Rabu, 15 Juni 2011

PANDUAN MENULIS ARTIKEL UNTUK MEDIA MASSA CETAK DAN ELEKTRONIK



Oleh :  Cyrellus Panjaitan BSc


BERITA DAN MASALAH                                                                                                   

Ada ketentuan, berita merupakan suatu laporan peristiwa yang baru terjadi dan di susun menurut fakta kejadiannya. Disana tidak boleh ada opini atau ulasan, kecuali jika di tambah dengan fakta yang mengesankan makna dan implikasinya. Namun, ada yang membenarkan bahwa pers boleh menulis fakta dan opini, sejauh opini itu benar-benar merupakan hasil penyelidikan atau pengamatan langsung yang dapat dipertanggung-jawabkan. Masalah ini perlu diingatkan bagi pers di Indonesia, termasuk para penulis atau “wartawan freelance”.

Media massa cetak & elektronik dalam pemberitaan sering memuat suatu berita kejadian dengan mencampurbaurkan fakta dengan komentar atau opini. Suatu komentar bisa di warnai dengan ketidaktahuan terhadap persoalan yang sebenarnya, sehingga sering menyebabkan keresahaan di tengah masyarakat. Terjadinya penilaian keliru terhadap suatu kasus kejadian, disebabkan orang yang memberi komentar kurang memahami masalah sosial di negeri ini, dan tidak melihatnya dari sudut pandang sosiologi, sehingga timbul keresahan.

Selama berita-berita yang di muat media massa cetak & elektronik berdasarkan fakta yang akurat dari suatu peristiwa kejadian, jika tersiar tidak ada permasalahan. Malah akan menguntungkan semua lapisan masyarakat, karena mereka akan memperoleh informasi secara benar. Berita-berita fakta yang tidak di perkenankan oleh oknum pemerintah untuk di siarkan pers dalam media massa cetak & elektronik, ternyata bisa menimbulkan berbagai penafsiran di kalangan masyarakat seperti tercermin melalui komentar-komentar yang berbeda.
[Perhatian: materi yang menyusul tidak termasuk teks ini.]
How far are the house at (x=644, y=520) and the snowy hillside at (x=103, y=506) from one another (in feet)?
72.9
Berarti semua berita berdasarkan fakta, boleh di muat media massa cetak dan elektronik, kecuali rahasia Negara.

Sedang masalah larangan mencampurbaurkan berita fakta dengan komentar atau opini, dan anjuran agar pers tidak memuat dulu suatu komentar atau pendapat terhadap sesuatu kasus kejadian yang baru, hanyalah sebagai upaya menghindarkan berbagai penafsiran yang salah. Padahal, bisa timbul asumsi di tengah masyarakat bahwa berita itu sudah pasti, sedang masalahnya belum tuntas. Berkaitan dengan itulah, maka setiap terjadi suatu kasus kejadian, harus segera di bentuk tim pemeriksa yang bertugas memeriksa kedua belah pihak yang “bersengketa” sebagai penyebab terjadinya peristiwa itu. Setelah tim pemeriksa mengumumkan hasil pemeriksaannya kepada pers, barulah kemudian terbuka ajang opini, komentar dan pendapat terhadap kasus kejadian tersebut.
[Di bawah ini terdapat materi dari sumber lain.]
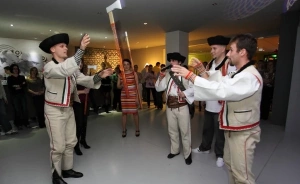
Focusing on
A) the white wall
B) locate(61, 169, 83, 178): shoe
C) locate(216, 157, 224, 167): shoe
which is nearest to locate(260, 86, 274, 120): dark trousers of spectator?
locate(216, 157, 224, 167): shoe

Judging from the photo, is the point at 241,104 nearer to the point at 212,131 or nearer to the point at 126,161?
the point at 212,131

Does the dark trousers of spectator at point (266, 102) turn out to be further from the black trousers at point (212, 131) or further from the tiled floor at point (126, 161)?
the black trousers at point (212, 131)

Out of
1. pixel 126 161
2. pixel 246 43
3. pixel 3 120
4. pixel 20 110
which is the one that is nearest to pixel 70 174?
pixel 126 161

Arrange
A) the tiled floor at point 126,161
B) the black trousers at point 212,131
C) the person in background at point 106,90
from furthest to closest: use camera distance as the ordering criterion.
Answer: the person in background at point 106,90 → the black trousers at point 212,131 → the tiled floor at point 126,161

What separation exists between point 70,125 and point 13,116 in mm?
3200

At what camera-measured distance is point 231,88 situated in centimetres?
115

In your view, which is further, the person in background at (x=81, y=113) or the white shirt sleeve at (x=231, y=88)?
the person in background at (x=81, y=113)

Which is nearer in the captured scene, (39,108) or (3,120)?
(3,120)

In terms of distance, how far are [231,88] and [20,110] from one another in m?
4.47

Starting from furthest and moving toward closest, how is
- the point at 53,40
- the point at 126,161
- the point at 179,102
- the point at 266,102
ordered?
the point at 266,102 → the point at 126,161 → the point at 179,102 → the point at 53,40

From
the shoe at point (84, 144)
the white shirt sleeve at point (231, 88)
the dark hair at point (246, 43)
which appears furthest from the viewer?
the shoe at point (84, 144)

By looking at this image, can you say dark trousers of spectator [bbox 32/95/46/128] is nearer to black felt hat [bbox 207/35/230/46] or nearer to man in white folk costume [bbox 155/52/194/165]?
man in white folk costume [bbox 155/52/194/165]

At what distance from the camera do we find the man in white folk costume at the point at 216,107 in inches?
84.4

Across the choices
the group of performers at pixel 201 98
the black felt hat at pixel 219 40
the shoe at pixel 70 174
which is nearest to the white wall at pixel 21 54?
the group of performers at pixel 201 98
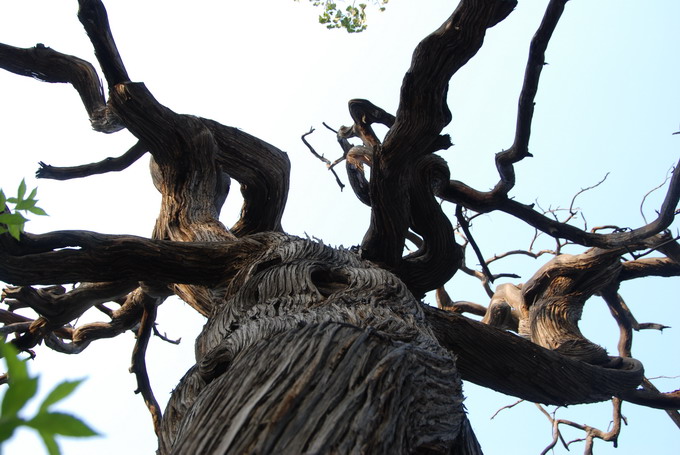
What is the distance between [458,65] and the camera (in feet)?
11.4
Adanya “lembaga telepon” bagi pers dari instansi tertentu di tubuh pemerintah karena pelarangan pemberitaan berupa fakta, sama sekali tidak sesuai dengan kode etik jurnalistik, juga tidak mendukung keterbukaan dan demokrasi di Indonesia yang sedang berkembang. Memang, arus informasi membawa perubahan sikap, kebiasaan, cara berfikir, bahkan kadang-kadang terjadi kejutan dan benturan budaya. Sebab arus informasi dapat membawa perubahan sosial yang menimbulkan ketegangan, dan sebaliknya informasi itu sendiri berpengaruh kuat dan dapat mendinginkan ketegangan yang sempat terjadi. Seperti kata sebuah ungkapan.

“Apa sebenarnya sebuah kata atau kalimat, hanya dapat di temukan dengan meneliti apa yang dilakukan oleh seseorang, dan bukan mendengar apa yang diucapkannya dengan kata atau kalimat tersebut”.      


MAKNA DAN IMPLIKASI BERITA

Berita dapat disusun sedemikian rupa untuk menggugah, mengaktifkan dan memberi tenaga di tengah dinamika dan daya cipta masyarakat sebagai jawaban terhadap pertanyaan, bagaimana mempengaruhi masyarakat agar ikut maju ke barisan pelaksanaan pembangunan nasional dan daerah. Disini harus terbuka dasar dan jalan, agar setiap warga Negara ikut aktif melaksanakan pembangunan, bukan malah pasrah dengan menyatakan, “Yaah.., apa boleh buat, memang nasib sudah begini”.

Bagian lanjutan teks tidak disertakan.